Me explico: Hace unos días fue la fiesta de fin de año de la empresa. Por órdenes de la directora general, cada gerente de área tuvo que designar a tres empleados que, por alguna razón, sobresaliera. El día de la fiesta, frente a toda la empresa a esos empleados "sobresalientes" se les entregó un reconocimiento (un diploma). Yo fui uno de ellos.

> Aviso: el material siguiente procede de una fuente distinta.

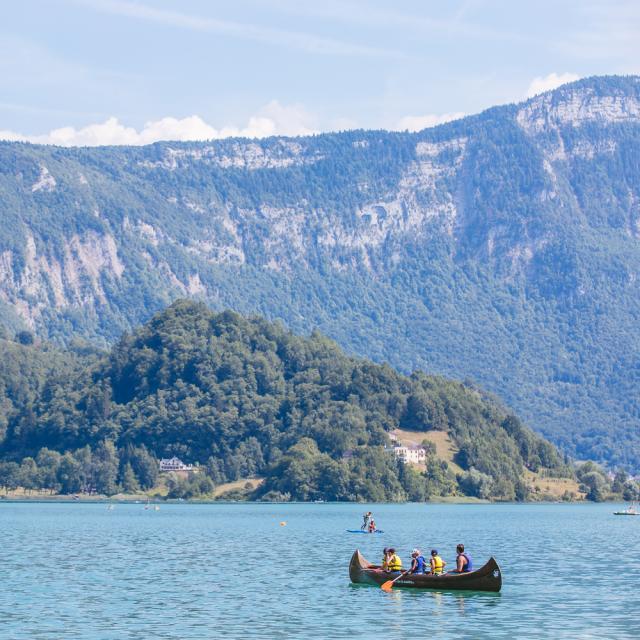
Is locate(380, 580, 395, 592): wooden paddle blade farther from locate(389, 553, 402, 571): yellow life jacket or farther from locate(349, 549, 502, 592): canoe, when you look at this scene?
locate(389, 553, 402, 571): yellow life jacket

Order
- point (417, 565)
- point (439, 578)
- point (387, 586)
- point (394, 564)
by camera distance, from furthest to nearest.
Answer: point (394, 564) → point (387, 586) → point (417, 565) → point (439, 578)

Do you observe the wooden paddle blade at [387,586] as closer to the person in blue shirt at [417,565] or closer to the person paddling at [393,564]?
the person in blue shirt at [417,565]

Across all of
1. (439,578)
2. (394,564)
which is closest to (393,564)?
(394,564)

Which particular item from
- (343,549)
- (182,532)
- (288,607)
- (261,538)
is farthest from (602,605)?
(182,532)

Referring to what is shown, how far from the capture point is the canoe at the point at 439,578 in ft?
352

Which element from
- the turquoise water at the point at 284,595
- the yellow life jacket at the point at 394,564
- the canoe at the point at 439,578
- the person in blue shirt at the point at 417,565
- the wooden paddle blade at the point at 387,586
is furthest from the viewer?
the yellow life jacket at the point at 394,564

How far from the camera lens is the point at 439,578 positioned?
109m

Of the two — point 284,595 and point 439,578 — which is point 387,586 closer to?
point 439,578

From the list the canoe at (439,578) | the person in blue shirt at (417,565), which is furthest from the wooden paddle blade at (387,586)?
the person in blue shirt at (417,565)

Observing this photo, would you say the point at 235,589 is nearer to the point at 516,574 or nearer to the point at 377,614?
the point at 377,614

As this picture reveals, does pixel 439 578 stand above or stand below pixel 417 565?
below

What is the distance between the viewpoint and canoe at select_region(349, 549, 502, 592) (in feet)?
352

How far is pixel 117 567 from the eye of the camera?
133 metres

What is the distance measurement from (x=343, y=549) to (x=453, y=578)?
51.2 metres
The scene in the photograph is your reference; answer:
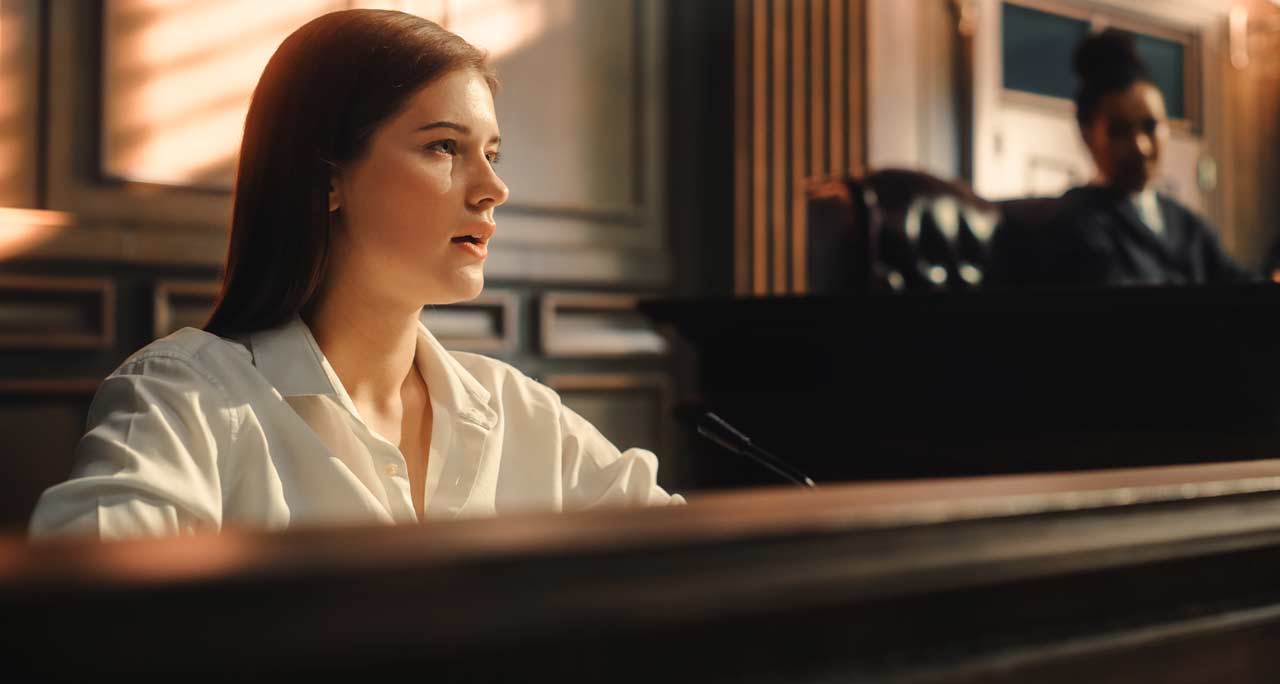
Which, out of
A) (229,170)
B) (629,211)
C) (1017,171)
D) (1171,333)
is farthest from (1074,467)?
(1017,171)

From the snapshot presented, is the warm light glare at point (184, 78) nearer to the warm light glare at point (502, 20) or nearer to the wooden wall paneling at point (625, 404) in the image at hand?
the warm light glare at point (502, 20)

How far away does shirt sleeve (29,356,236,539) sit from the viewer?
0.98 meters

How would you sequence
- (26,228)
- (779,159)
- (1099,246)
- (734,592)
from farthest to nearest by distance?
(779,159) → (1099,246) → (26,228) → (734,592)

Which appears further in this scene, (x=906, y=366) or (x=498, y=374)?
(x=906, y=366)

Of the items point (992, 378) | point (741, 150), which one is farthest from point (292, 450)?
point (741, 150)

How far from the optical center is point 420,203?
4.47ft

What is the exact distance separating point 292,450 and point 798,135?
3.15 metres

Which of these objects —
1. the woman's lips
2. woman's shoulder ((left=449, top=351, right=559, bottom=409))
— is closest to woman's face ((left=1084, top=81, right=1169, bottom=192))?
woman's shoulder ((left=449, top=351, right=559, bottom=409))

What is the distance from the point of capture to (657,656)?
0.35m

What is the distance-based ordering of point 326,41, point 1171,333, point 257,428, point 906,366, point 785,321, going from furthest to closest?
1. point 785,321
2. point 906,366
3. point 1171,333
4. point 326,41
5. point 257,428

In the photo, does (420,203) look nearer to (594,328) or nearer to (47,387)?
(47,387)

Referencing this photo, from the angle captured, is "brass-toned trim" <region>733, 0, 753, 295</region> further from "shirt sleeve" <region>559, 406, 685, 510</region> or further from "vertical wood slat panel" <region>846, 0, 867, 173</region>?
"shirt sleeve" <region>559, 406, 685, 510</region>

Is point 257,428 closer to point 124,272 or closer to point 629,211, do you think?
point 124,272

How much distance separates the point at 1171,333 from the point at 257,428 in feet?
5.48
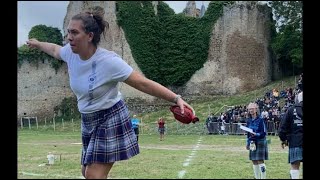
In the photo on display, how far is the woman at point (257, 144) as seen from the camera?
9.70 meters

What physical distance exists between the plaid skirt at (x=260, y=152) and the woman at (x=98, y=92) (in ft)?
15.6

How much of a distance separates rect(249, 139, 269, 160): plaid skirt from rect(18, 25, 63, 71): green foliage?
39.1 meters

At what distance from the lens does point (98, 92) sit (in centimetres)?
509

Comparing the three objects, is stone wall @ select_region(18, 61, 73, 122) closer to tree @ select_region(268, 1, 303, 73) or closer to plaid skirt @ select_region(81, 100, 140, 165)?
tree @ select_region(268, 1, 303, 73)

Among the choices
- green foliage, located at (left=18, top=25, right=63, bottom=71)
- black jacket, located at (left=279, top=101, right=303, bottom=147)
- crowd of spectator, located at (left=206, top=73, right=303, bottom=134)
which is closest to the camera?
black jacket, located at (left=279, top=101, right=303, bottom=147)

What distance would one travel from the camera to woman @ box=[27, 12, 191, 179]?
495cm

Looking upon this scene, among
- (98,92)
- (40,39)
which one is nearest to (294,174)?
(98,92)

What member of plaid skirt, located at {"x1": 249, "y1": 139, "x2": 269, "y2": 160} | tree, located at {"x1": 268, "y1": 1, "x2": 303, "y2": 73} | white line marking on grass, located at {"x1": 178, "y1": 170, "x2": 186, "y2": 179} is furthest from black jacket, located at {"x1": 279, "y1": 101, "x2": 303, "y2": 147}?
tree, located at {"x1": 268, "y1": 1, "x2": 303, "y2": 73}

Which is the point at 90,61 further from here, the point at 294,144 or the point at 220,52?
the point at 220,52

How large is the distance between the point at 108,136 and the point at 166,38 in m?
42.3

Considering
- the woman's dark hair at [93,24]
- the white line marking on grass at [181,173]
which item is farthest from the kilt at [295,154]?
the woman's dark hair at [93,24]

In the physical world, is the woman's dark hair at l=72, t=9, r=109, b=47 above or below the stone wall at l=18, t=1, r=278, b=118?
below

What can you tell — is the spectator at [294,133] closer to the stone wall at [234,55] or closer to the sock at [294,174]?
the sock at [294,174]
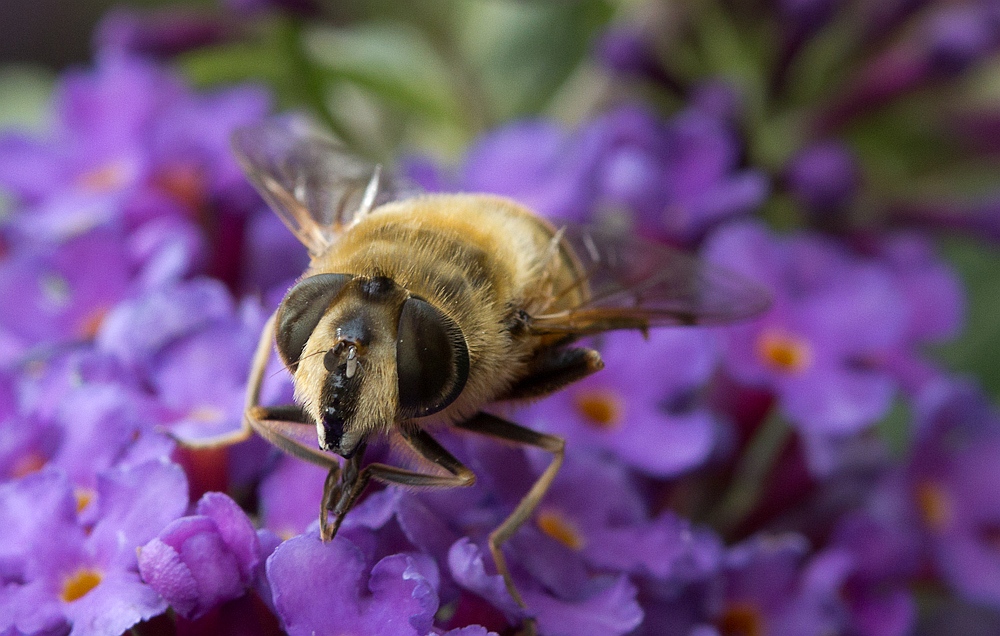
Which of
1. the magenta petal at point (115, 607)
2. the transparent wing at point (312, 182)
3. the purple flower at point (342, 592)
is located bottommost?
the magenta petal at point (115, 607)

No sabía, pero lo sospechaba. Uno de mis compañeros, muy amigo de mi jefe me insistió para que no faltara a esa fiesta a la que generalmente no voy. Fui y me dieron el diploma. Subí al estrado, mi jefe me dio un abrazo, me felicitó y me tomaron una foto con él... Me sentí ridículo. ¿Por qué me daban un reconocimiento? ¿Qué hice para merecerlo? ¿Hice algo sobresaliente? No he encontrado una respuesta positiva. Desde mi punto de vista no he hecho nada sobresaliente en mi trabajo. Cumplo con lo que me toca hacer y nada más. Entrego a tiempo, no doy mi mejor esfuerzo porque simplemente ya no tengo ganas de esforzarme. Doy lo que tengo que dar para que no me molesten, para que no me reclamen, para no tener que entrar a las oficinas con cola entre las patas y salir con la cabeza gacha. ¿Eso me hace merecedor de un reconocimiento?

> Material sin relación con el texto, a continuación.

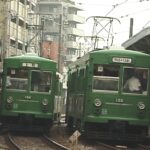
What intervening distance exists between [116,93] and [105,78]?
0.58m

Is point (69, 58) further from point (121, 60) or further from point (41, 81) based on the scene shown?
point (121, 60)

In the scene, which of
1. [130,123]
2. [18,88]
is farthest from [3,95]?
[130,123]

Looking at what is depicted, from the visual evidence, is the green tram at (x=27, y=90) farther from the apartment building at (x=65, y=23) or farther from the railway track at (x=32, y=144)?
the apartment building at (x=65, y=23)

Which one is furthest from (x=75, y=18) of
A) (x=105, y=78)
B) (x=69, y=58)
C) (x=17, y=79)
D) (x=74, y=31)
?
(x=105, y=78)

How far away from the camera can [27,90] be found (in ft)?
76.0

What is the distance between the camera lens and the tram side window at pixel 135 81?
63.7 feet

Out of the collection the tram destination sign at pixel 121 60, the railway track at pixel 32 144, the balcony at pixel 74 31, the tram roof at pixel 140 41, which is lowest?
the railway track at pixel 32 144

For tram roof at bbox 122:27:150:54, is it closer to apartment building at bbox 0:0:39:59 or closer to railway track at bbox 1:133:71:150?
railway track at bbox 1:133:71:150

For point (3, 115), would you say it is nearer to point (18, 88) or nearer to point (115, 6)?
point (18, 88)

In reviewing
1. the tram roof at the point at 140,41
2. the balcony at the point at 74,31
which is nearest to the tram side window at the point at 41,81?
the tram roof at the point at 140,41

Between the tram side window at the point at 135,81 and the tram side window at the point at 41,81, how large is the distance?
4.77m

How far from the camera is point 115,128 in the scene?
64.3 ft

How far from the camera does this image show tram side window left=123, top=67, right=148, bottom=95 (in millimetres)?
19406

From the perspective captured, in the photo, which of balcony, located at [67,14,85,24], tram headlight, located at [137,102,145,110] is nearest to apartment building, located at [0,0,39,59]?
balcony, located at [67,14,85,24]
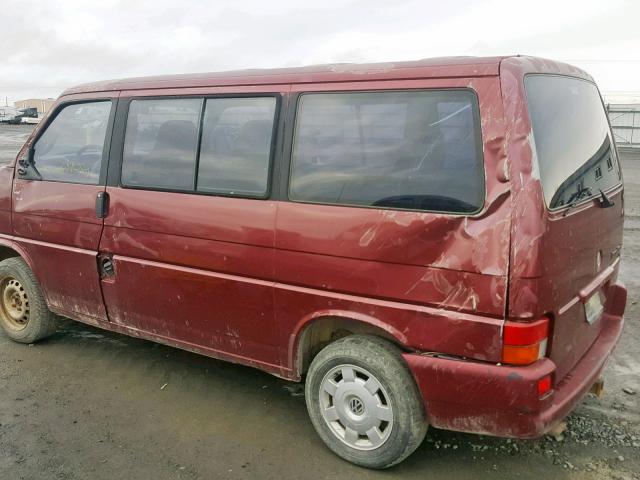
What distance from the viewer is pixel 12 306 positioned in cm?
483

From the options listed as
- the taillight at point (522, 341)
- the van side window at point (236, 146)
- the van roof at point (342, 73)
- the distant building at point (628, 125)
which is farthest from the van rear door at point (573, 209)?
the distant building at point (628, 125)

Al parecer sí. Y al parecer también me hace merecedor de la mala vibra de mis compañeros que de lambiscón, cortado y mediocre, creo, no me bajan. No me consta, pero lo siento. O será ese pequeño gran delirio de persecución que tengo... O será que sencillamente le tengo más miedo a sobresalir ya sea para bien o para mal. Mi sed de invisibilidad me orilla a quedarme entre la muchedumbre, a no llamar la atención, a pasar desapercibido, que la gente no me vea, no me hable, no piense en mí. Quisiera simplemente desaparecer de este mundo y olvidar que estuve aquí. Pero no, cientos de personas saben que estoy vivo, que estoy aquí, que trabajo, que como, que respiro, que camino y a veces hablo. Entonces hice algo bien, o por lo menos lo hice menos mal que otros y me reconocen frente a toda la empresa. Resultado: me nulifico.
Me vuelvo a preguntar ¿por qué yo? No hago nada sobresaliente, sólo cumplo. Se lo comento a mi esposa, que sufre con mis pensamientos y me dice: "Si tú no te la crees, nadie te la va a creer". Tiene razón, y luego añade. "Yo soy muy fácil de convencer, y si me dices que eres un pendejo, entonces yo también lo voy a creer".
No me gustó su idea por cruel, pero puede funcionar. Cambiaré las preguntas: ¿Por qué me interesa tanto tener el reconocimiento de las personas de quienes busco alejarme? ¿Por qué no puedo aceptar que simplemente hago bien las cosas de vez en cuando? ¿Por qué le tengo miedo a sobresalir? Notablemente tengo un gran problema con aceptar el reconocimiento, el crédito por algo bueno, lo que sea. Siempre que algo bueno me sucede, busco las razones fortuitas, o descalifico mis propios triunfos acreditándolos a errores de otros, al azar o al mal criterio...Y cuando llega el fracaso, entonces es algo natural, injusto, pero predecible: el mundo está en mi contra.